Unsatisfied with her target, she pointed it at her own head, the small metal needle poking her in the temple, and squeezed the trigger.
“Pow,” she said.
Chapter 22
“Liam, it’s for you.”
It was late Tuesday afternoon. April stood in the doorway waving the phone while Liam scraped the last stripes of peeling paint off his bedroom dresser. “I’m busy. Who is it?”
“You haven’t slept in days. Take a break already. Lord.”
“Who is it?”
“Not her. Unfortunately.”
Warily Liam put down the scraper and wiped the sweat off his forehead with his wrist, studying April’s face for any hint of matchmaking. Since Sunday she’d been the All Bev, All the Time channel, as though she’d never seen him have trouble getting over a woman before and suddenly was obsessed with uniting him with his one true soulmate.
He took off his gloves and snatched the phone out of her hands. “You just want the condo to yourself,” he muttered, then into the phone he asked, “Hello?”
“Hi, Liam,” came a depressed, familiar voice. Kimberly Jaeger, his ex, now at Target. She sounded even unhappier than usual.
“Hey, good thing you called,” he said. “Change of plans—”
“Oh, thank God,” Kimberly sighed. “I was feeling guilty.”
He closed his eyes. “Don’t say it.”
“I can’t do it. If it was just you and me, unofficially chatting, you know, catching up—”

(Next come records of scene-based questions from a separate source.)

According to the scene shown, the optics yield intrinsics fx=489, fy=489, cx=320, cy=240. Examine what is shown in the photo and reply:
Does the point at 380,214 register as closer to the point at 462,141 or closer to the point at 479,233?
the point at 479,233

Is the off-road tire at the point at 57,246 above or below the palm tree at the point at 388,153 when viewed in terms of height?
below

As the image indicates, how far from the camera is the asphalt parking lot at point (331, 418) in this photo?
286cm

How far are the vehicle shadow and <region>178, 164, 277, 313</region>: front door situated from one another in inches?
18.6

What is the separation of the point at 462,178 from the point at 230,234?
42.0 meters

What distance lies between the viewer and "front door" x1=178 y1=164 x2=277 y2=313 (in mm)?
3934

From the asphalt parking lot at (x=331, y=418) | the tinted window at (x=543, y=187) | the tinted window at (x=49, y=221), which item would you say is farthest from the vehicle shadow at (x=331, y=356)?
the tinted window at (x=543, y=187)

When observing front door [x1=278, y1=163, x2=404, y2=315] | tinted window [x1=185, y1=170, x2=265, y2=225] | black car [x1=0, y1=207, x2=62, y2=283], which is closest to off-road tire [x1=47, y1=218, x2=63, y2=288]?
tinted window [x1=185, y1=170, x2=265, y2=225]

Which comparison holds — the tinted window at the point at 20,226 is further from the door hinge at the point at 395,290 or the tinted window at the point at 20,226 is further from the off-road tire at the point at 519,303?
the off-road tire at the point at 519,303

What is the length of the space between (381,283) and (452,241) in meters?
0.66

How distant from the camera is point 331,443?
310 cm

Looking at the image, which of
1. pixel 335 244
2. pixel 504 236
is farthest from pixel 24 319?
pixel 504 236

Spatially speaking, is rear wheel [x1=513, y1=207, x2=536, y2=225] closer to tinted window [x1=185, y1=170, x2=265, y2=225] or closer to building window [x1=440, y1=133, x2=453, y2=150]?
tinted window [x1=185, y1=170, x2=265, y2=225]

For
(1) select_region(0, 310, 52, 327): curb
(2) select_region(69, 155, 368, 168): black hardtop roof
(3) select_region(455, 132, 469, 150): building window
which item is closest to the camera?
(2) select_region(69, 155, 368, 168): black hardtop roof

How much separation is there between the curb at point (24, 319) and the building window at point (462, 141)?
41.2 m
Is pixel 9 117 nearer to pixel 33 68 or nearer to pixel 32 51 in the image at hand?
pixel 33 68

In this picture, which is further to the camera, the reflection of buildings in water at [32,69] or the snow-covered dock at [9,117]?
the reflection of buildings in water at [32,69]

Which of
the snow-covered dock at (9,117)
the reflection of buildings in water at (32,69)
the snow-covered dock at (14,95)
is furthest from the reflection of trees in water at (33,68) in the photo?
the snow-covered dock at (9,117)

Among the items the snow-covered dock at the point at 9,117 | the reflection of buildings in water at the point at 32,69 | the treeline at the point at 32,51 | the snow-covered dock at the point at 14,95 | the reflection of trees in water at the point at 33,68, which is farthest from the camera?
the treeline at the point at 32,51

“You can still do that. Just do that with Bev.”
The phone went quiet. “I can’t.”
“There’s no difference. It’s the same product line. Just I won’t be there.”
“Why do you care? You quit.” She paused. “What happened—did she get too serious? I thought that was why you never fooled around at work anymore.”
Liam frowned. “Who told you—?” he cut himself off and stared at the roll of blue masking tape on the floor. “Come to think of it, who told you anything? How did you know I left?”
“I used to work there, big guy. Things get around.”
“Not to Minneapolis.” He paced his room, kicking aside lumpy drop clothes and wishing he had a different way of working through depression than starting major home renovations. “Who, Kimberly?” His heart was starting to pound. “Other shit happened, weird shit. I need to know.”
“It’s nothing like that, I shouldn’t have—”
“Was it Ellen? You know she—”
“I would never talk to that bitch. Are you kidding?”
“Who, then?”
“I won’t tell you. She’s—it’s an old friend.”
“Jennifer.”
“No, I told you, I’m not squealing.”
He took a deep breath. Time to try a new tactic. “You never were much of a squealer,” he said, loading his voice with innuendo.
“Very funny.”
But he could tell she was smiling. “Whoever it is, it’s nobody you liked more than me. Right?”
“I didn’t like anyone more than you. That was the problem.”
“And now?”
“Now I’m cured,” she said. “Now I can cancel meetings with you without any qualms whatsoever.”